* **WHAT TO WORK ON**: Render the records below as a Markdown table with columns n and Line, starting at the line containing "Given the photograph, does" and running through the end of the records. Give each line its own numbered row, and leave out blank lines and pictures.

Rows from a spatial reasoning dataset
* START *

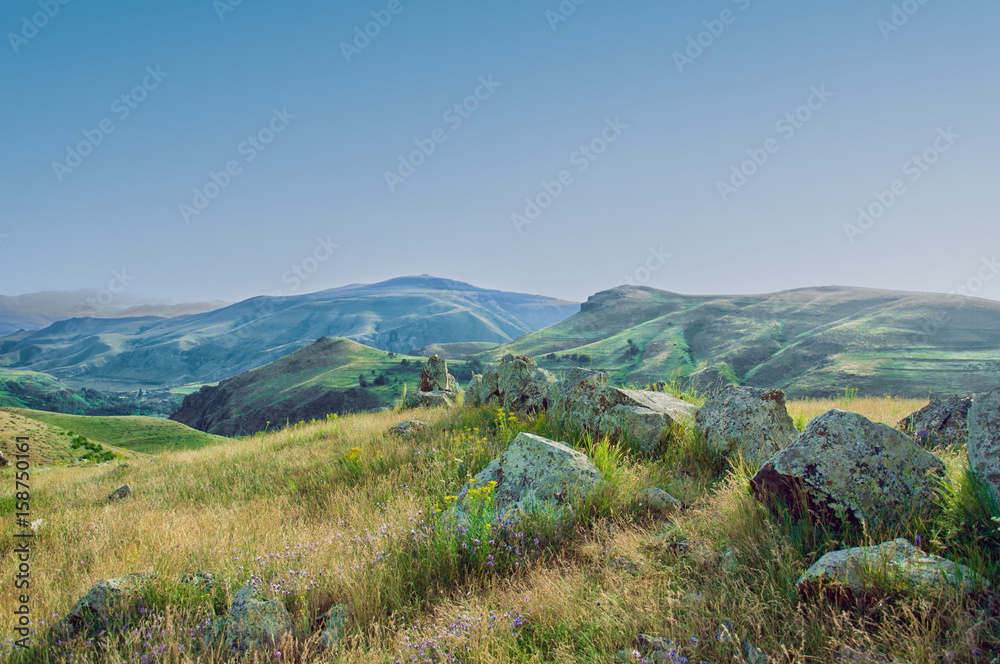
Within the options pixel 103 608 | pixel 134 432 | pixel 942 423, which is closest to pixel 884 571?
pixel 942 423

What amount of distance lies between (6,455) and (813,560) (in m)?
29.6

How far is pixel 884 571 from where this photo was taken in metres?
3.24

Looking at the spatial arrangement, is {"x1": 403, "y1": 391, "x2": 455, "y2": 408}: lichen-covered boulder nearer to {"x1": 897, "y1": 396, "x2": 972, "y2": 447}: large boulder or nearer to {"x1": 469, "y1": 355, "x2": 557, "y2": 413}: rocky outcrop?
{"x1": 469, "y1": 355, "x2": 557, "y2": 413}: rocky outcrop

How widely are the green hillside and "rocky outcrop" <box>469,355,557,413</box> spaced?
2109 inches

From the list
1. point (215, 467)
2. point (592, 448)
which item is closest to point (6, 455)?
point (215, 467)

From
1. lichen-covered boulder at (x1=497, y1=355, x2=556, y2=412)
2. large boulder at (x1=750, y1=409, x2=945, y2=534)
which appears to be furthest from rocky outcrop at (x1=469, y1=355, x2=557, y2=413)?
large boulder at (x1=750, y1=409, x2=945, y2=534)

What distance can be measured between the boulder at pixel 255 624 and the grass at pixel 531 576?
13 cm

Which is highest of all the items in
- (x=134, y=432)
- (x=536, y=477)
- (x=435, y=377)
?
(x=536, y=477)

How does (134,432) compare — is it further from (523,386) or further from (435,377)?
(523,386)

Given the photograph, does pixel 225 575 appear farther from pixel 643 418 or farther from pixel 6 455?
pixel 6 455

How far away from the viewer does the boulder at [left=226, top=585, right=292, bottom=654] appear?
12.4 feet

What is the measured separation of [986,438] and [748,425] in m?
3.24

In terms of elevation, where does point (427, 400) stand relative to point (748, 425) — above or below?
below

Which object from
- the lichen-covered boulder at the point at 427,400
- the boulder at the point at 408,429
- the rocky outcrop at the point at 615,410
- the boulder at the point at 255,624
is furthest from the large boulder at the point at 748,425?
the lichen-covered boulder at the point at 427,400
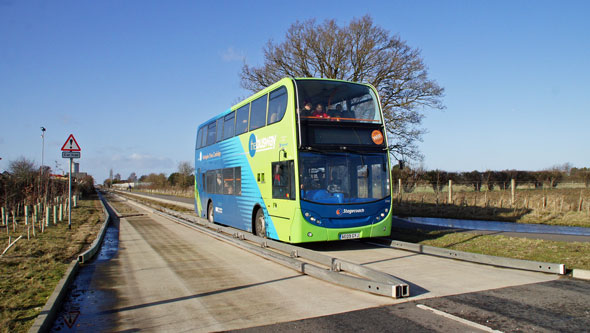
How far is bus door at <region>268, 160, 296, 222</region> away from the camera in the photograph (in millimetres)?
10367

* END *

* **FINISHED ANSWER**:
| n | Line |
|---|---|
| 1 | Given the photograph, does pixel 225 575 appear farther from pixel 643 418 or farther from pixel 6 455? |
| 2 | pixel 6 455 |
| 3 | How far away from the viewer does the boulder at [left=226, top=585, right=292, bottom=654] appear? |
| 4 | 12.4 feet |
| 5 | What is the measured separation of [986,438] and [748,425] in m? |
| 6 | 3.24 |
| 7 | In terms of elevation, where does point (427, 400) stand relative to point (748, 425) — above or below? |
| 8 | below |
| 9 | Which object from |
| 10 | - the lichen-covered boulder at the point at 427,400 |
| 11 | - the boulder at the point at 408,429 |
| 12 | - the rocky outcrop at the point at 615,410 |
| 13 | - the boulder at the point at 255,624 |
| 14 | is furthest from the large boulder at the point at 748,425? |
| 15 | the lichen-covered boulder at the point at 427,400 |
| 16 | How far is bus door at <region>268, 160, 296, 222</region> away from the camera in the photograph (in millimetres)? |
| 17 | 10367 |